-------- Data for this exercise --------

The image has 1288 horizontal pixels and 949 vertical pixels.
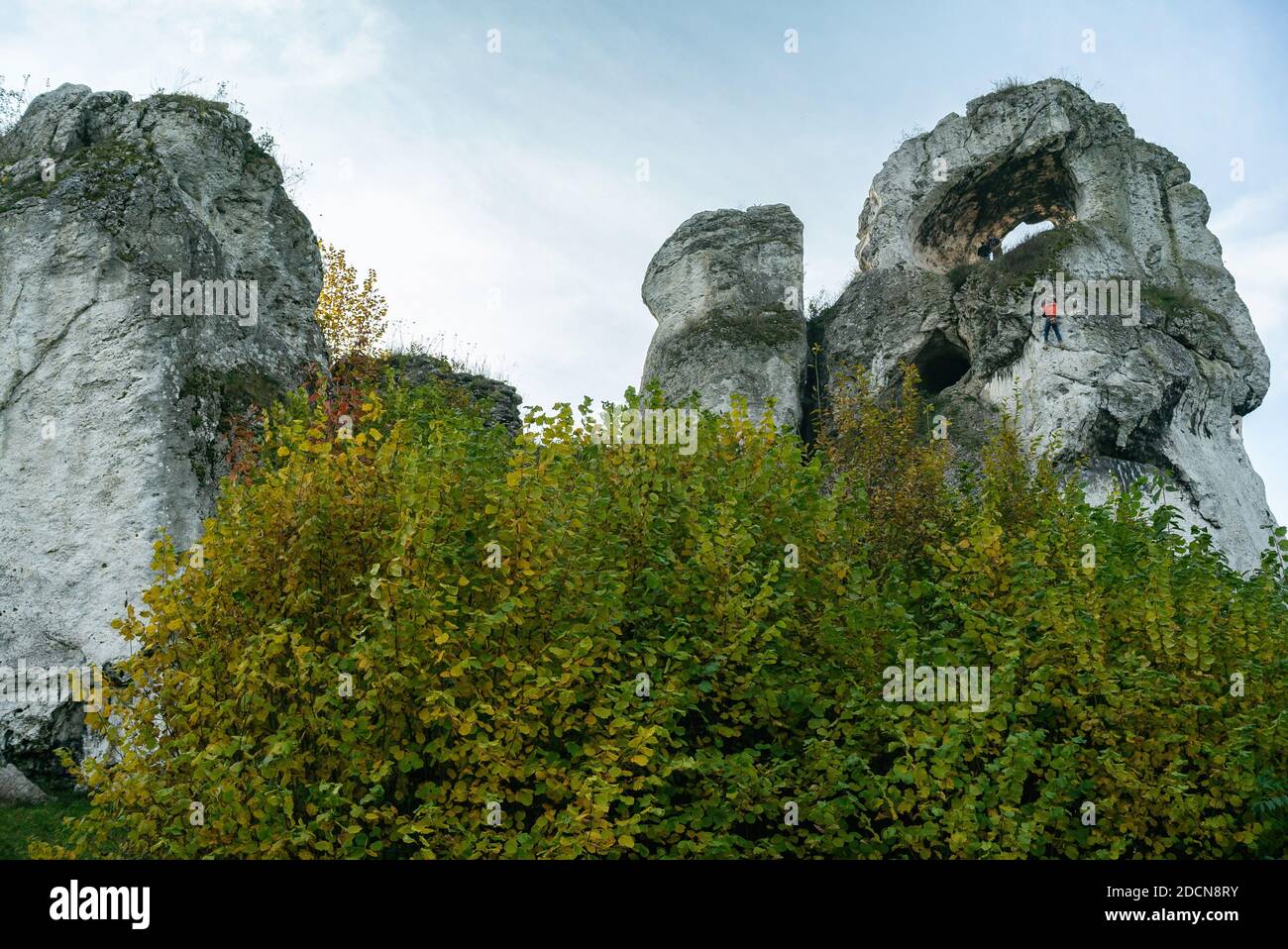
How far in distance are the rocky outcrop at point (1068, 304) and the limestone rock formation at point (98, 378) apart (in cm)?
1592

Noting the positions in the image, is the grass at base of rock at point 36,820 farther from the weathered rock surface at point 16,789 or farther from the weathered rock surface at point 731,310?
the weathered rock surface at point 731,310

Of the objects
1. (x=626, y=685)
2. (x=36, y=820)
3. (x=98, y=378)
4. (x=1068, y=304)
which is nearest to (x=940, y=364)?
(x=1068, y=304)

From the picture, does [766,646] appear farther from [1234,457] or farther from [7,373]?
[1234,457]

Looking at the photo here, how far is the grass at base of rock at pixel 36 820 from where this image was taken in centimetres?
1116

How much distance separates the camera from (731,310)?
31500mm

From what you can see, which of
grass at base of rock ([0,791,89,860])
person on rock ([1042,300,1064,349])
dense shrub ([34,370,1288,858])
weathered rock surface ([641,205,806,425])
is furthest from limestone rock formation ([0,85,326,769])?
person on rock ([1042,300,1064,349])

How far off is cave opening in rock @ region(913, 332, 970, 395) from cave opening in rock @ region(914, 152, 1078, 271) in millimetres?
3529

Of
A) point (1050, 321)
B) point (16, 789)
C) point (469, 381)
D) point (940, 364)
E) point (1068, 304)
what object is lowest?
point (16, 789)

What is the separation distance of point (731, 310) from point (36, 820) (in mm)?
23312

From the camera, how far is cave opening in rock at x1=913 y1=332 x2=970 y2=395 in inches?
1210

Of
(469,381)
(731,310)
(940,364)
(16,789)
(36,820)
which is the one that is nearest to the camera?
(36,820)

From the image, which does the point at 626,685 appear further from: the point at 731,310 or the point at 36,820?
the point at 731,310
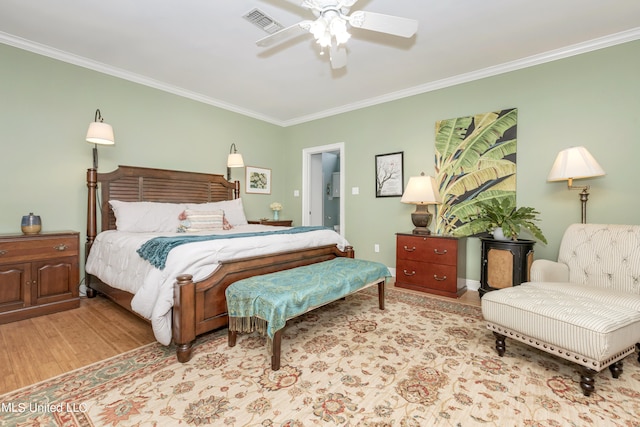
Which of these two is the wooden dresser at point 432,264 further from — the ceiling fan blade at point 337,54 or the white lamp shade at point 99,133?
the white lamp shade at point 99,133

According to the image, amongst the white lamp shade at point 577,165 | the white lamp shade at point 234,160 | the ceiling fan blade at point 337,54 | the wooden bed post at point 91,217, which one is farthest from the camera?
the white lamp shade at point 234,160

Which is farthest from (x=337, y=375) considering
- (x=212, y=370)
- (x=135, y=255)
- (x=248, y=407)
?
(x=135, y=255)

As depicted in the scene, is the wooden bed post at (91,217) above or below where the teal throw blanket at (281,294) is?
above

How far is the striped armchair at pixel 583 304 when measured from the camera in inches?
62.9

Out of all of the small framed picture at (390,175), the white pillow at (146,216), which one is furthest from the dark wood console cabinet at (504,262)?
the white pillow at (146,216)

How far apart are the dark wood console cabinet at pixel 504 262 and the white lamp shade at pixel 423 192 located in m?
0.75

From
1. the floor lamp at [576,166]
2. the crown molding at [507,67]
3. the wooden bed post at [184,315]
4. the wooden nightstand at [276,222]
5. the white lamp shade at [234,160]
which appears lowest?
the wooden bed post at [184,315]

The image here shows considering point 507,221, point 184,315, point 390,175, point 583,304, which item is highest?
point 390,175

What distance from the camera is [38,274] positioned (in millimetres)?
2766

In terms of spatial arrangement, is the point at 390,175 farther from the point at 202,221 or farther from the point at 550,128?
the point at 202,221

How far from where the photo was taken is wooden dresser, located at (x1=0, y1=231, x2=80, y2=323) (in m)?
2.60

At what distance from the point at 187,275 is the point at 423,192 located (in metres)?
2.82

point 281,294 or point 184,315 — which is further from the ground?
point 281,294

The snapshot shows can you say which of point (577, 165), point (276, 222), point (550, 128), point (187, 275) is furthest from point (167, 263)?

--------

* _Exercise instructions_: Reproduce every line above word for word, and leave the pictures out.

* _Answer in full_:
The image has 1288 horizontal pixels and 949 vertical pixels.
How far in distance are the rocky outcrop at point (1068, 304) and the limestone rock formation at point (98, 378) apart (in cm)?
1592

Noting the positions in the image, is the grass at base of rock at point 36,820 farther from the weathered rock surface at point 16,789 or farther from the weathered rock surface at point 731,310?
the weathered rock surface at point 731,310

Of the objects
1. (x=626, y=685)
2. (x=36, y=820)
3. (x=98, y=378)
4. (x=1068, y=304)
which is nearest to (x=940, y=364)?
(x=1068, y=304)

From the picture, does [766,646] appear farther from [1234,457] or farther from [7,373]?
[1234,457]

Looking at the photo here, how far is the grass at base of rock at pixel 36 820 from where this image was taken in centimetres?
1116

How much distance separates the camera from (731,310)?
31500mm

From what you can see, which of
grass at base of rock ([0,791,89,860])
person on rock ([1042,300,1064,349])
dense shrub ([34,370,1288,858])
weathered rock surface ([641,205,806,425])
is furthest from limestone rock formation ([0,85,326,769])?
person on rock ([1042,300,1064,349])

How far off is cave opening in rock @ region(913, 332, 970, 395) from cave opening in rock @ region(914, 152, 1078, 271) in millimetres?
3529

Of
A) point (1050, 321)
B) point (16, 789)
C) point (469, 381)
D) point (940, 364)
E) point (1068, 304)
what object is lowest?
point (16, 789)

What is the separation distance of point (731, 310) from point (36, 820) (in mm)?
23312

From the camera, how far is cave opening in rock at x1=913 y1=332 x2=970 y2=395 in inches?
1210

Of
(469,381)
(731,310)
(940,364)
(16,789)
(36,820)
which is the one that is nearest to the camera?
(36,820)

From the image, which does the point at 626,685 appear further from: the point at 731,310 or the point at 36,820?
the point at 731,310
Which of these two is the wooden dresser at point 432,264 further from — the ceiling fan blade at point 337,54 or the white lamp shade at point 99,133?
the white lamp shade at point 99,133

According to the image, amongst the white lamp shade at point 577,165 | the white lamp shade at point 234,160 | the ceiling fan blade at point 337,54 | the wooden bed post at point 91,217, which one is farthest from the camera?
the white lamp shade at point 234,160

Which is farthest from (x=337, y=375) considering
- (x=212, y=370)
- (x=135, y=255)
- (x=248, y=407)
?
(x=135, y=255)

As depicted in the scene, is the wooden bed post at (91,217) above or below where the teal throw blanket at (281,294) is?
above

How far is the striped armchair at pixel 583 304 when measured from the camera in inches?
62.9

Out of all of the small framed picture at (390,175), the white pillow at (146,216), which one is furthest from the dark wood console cabinet at (504,262)?
the white pillow at (146,216)

How far apart are the dark wood console cabinet at pixel 504 262 and the white lamp shade at pixel 423 192 located in m?
0.75

From
1. the floor lamp at [576,166]
2. the crown molding at [507,67]
3. the wooden bed post at [184,315]
4. the wooden nightstand at [276,222]
5. the white lamp shade at [234,160]
which appears lowest?
the wooden bed post at [184,315]

The image here shows considering point 507,221, point 184,315, point 390,175, point 583,304, which item is highest?
point 390,175

What distance from the camera is [38,274] positioned (in millimetres)?
2766

In terms of spatial arrangement, is the point at 390,175 farther from the point at 202,221 or farther from the point at 550,128?
the point at 202,221

How far from where the photo was taken is wooden dresser, located at (x1=0, y1=231, x2=80, y2=323) (in m)?
2.60

At what distance from the point at 187,275 is the point at 423,192 located (in metres)?
2.82

point 281,294 or point 184,315 — which is further from the ground?
point 281,294

The snapshot shows can you say which of point (577, 165), point (276, 222), point (550, 128), point (187, 275) is furthest from point (167, 263)?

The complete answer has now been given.